- **How to complete this task**: Write out, exactly and in full, the records given below, but not their pictures.

- **Stored items from a collection**:

⁂

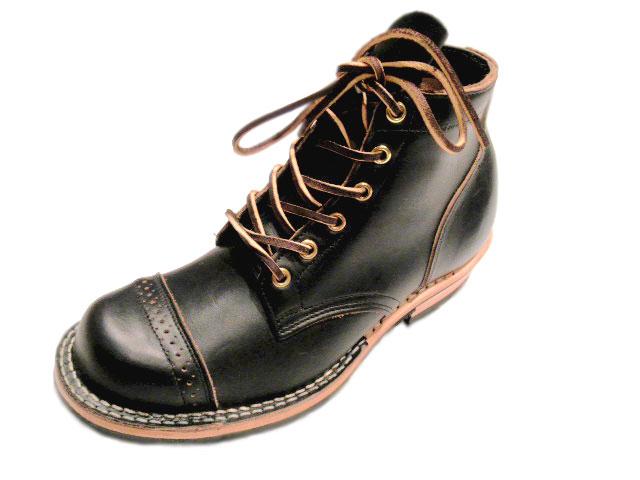 VIBERG (vayburgh) / # 1950年服务靴圆趾 (サービスブーツラウンドトウ) /VINTAGE CHROMEXCEL/黑色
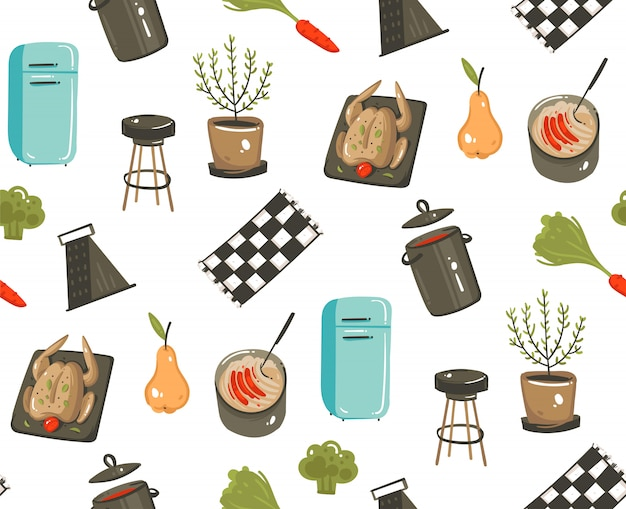 Wręcza patroszonej nowożytnej kreskówki czasu kulinarnej zabawy ilustracyjnych ikon bezszwowego wzór z kulinarnym wyposażeniem, jedzeniem i kuchennymi naczyniami odizolowywającymi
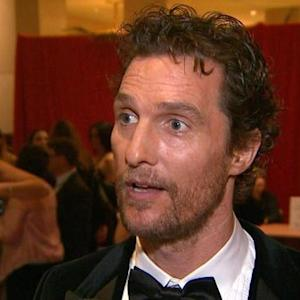 Matthew McConaughey Puts A Year Of Accolades And Acclaim Into Perspective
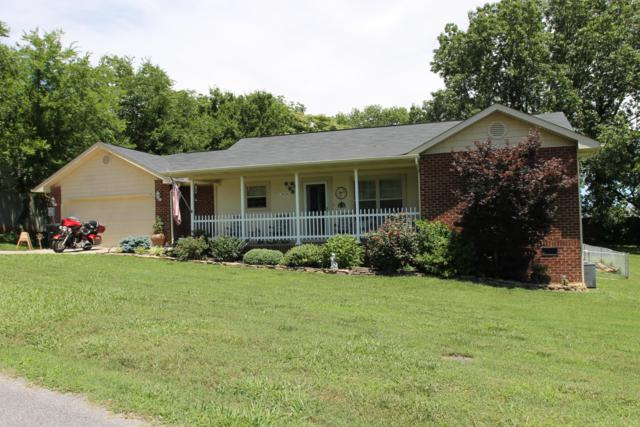 2626 Sunrise Blvd, Kodak, TN 37764 (#1083759) :: The Terrell Team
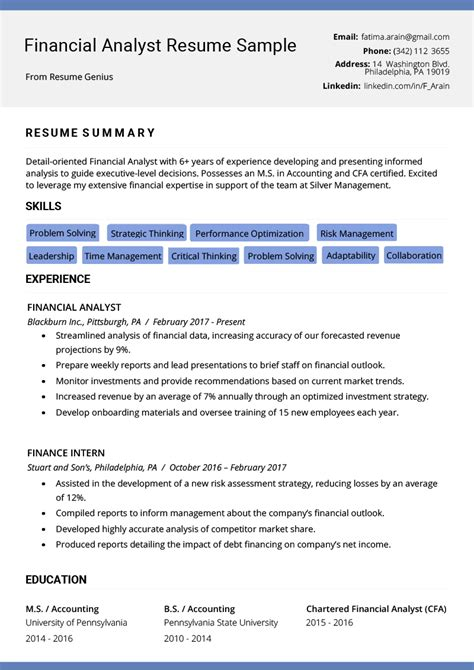 financial analyst resume sample template ms word tips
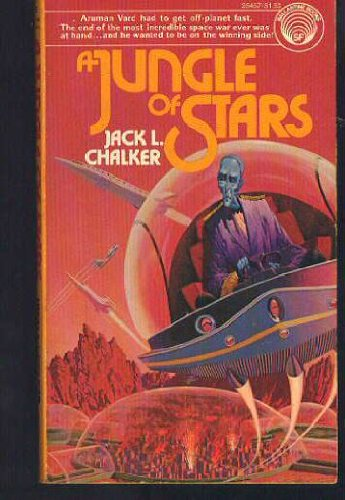 A Jungle of Stars: Chalker, Jack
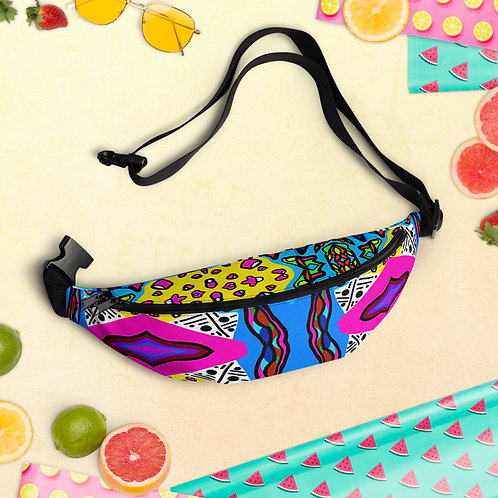 Chipo- Fanny Pack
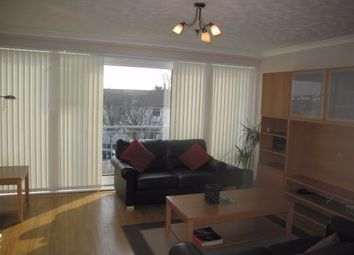 Thumbnail 2 bed maisonette to rent in Tycoch Maisonette, Tycoch Road, Sketty, Swansea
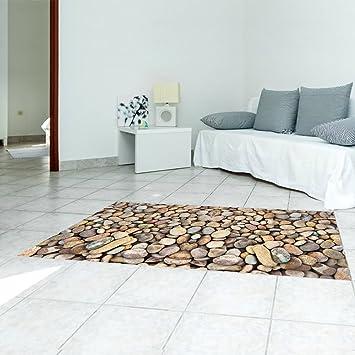Lieblich KKYLOVEJ 3D Kieselsteine Boden Dekorativ Umweltfreundlich PVC Peel U0026 Stick  Wandaufkleber Kunst Abziehbilder Wandgemälde Kreativ Boden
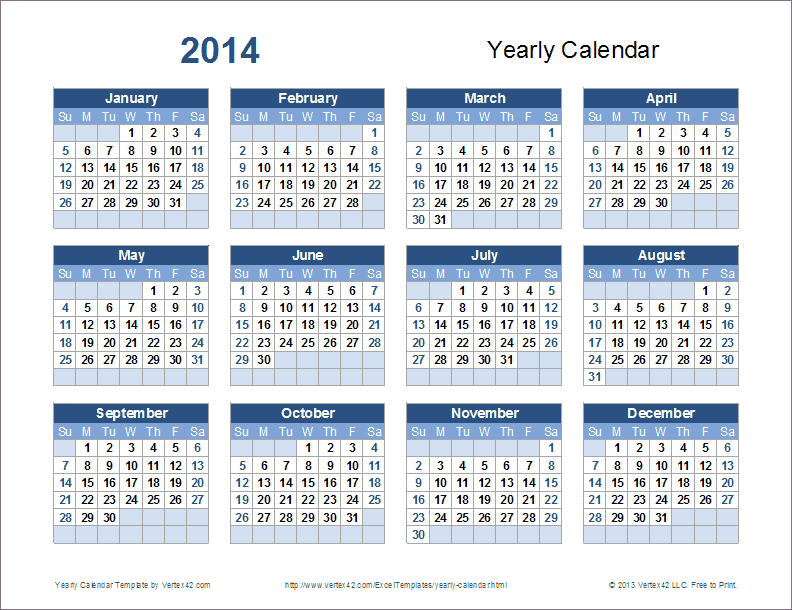 Yearly calendar template templates free printable for Conflict calendar template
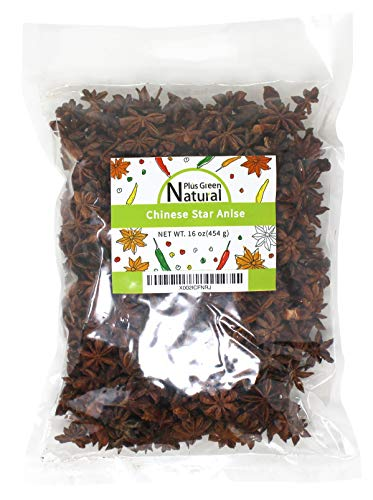Whole Star Anise Seeds Pods 16 Ounces, 100% Natural Whole Chinese Anise Star Pods Sun Dried Spice, Anis Estrella/Badian Khatai/ Illicium Verum, Widely Used for Baking, Cooking, and Tea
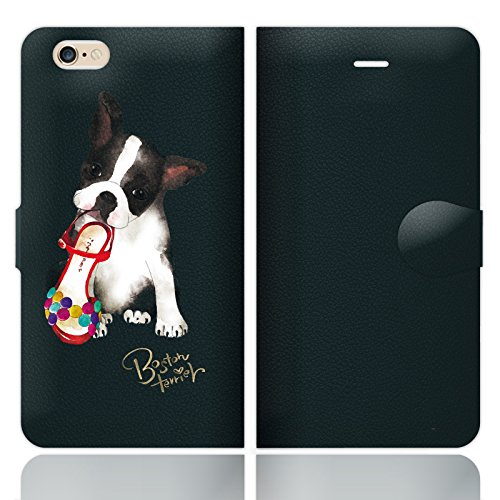 iPhone6S iPhone6 手帳型 ケース カバー ボ...
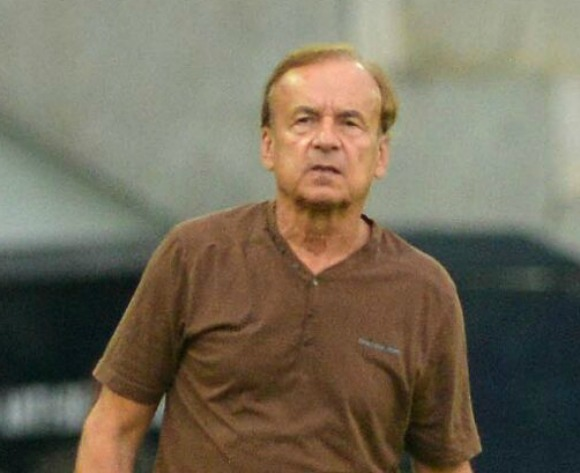 Rohr: A draw against Zambia will be okay for Nigeria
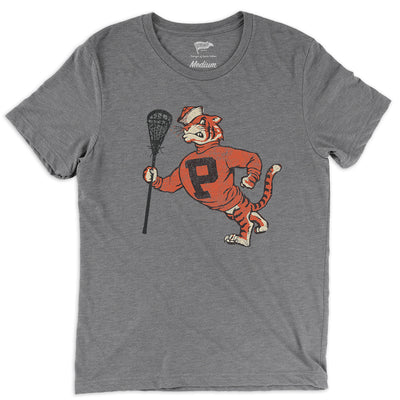 Throwback Tigers Lacrosse Tee - Streaker Sports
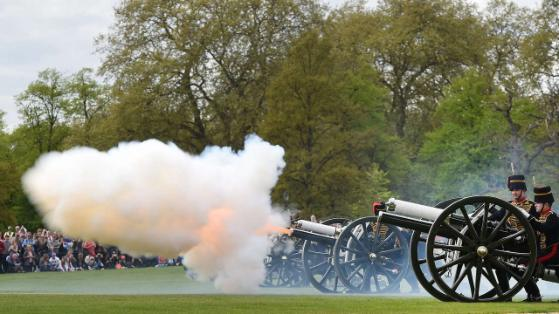 103 Cannon Shots to welcome little Princess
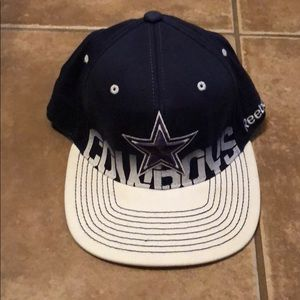Vintage Reebok Dallas Cowboys cap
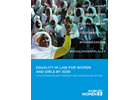 Equality in law for women and girls by 2030: A multistakeholder strategy for accelerated action
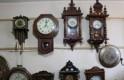 İsveç'in Eski  Saatlerini Tamir Ediyor...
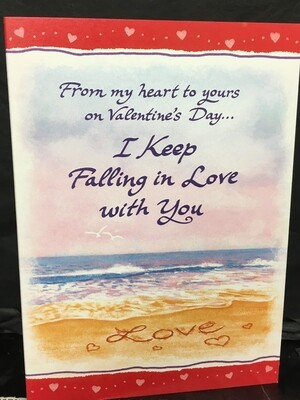 Valentine - From my heart to yours - Blue Mountain Arts Cards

⁂

- **Output of the task**:
 VIBERG (vayburgh) / # 1950年服务靴圆趾 (サービスブーツラウンドトウ) /VINTAGE CHROMEXCEL/黑色
 Wręcza patroszonej nowożytnej kreskówki czasu kulinarnej zabawy ilustracyjnych ikon bezszwowego wzór z kulinarnym wyposażeniem, jedzeniem i kuchennymi naczyniami odizolowywającymi
 Matthew McConaughey Puts A Year Of Accolades And Acclaim Into Perspective
 2626 Sunrise Blvd, Kodak, TN 37764 (#1083759) :: The Terrell Team
 financial analyst resume sample template ms word tips
 A Jungle of Stars: Chalker, Jack
 Chipo- Fanny Pack
 Thumbnail 2 bed maisonette to rent in Tycoch Maisonette, Tycoch Road, Sketty, Swansea
Lieblich KKYLOVEJ 3D Kieselsteine Boden Dekorativ Umweltfreundlich PVC Peel U0026 Stick  Wandaufkleber Kunst Abziehbilder Wandgemälde Kreativ Boden
 Yearly calendar template templates free printable for Conflict calendar template
Whole Star Anise Seeds Pods 16 Ounces, 100% Natural Whole Chinese Anise Star Pods Sun Dried Spice, Anis Estrella/Badian Khatai/ Illicium Verum, Widely Used for Baking, Cooking, and Tea
 iPhone6S iPhone6 手帳型 ケース カバー ボ...
 Rohr: A draw against Zambia will be okay for Nigeria
 Throwback Tigers Lacrosse Tee - Streaker Sports
 103 Cannon Shots to welcome little Princess
Vintage Reebok Dallas Cowboys cap
 Equality in law for women and girls by 2030: A multistakeholder strategy for accelerated action
 İsveç'in Eski  Saatlerini Tamir Ediyor...
 Valentine - From my heart to yours - Blue Mountain Arts Cards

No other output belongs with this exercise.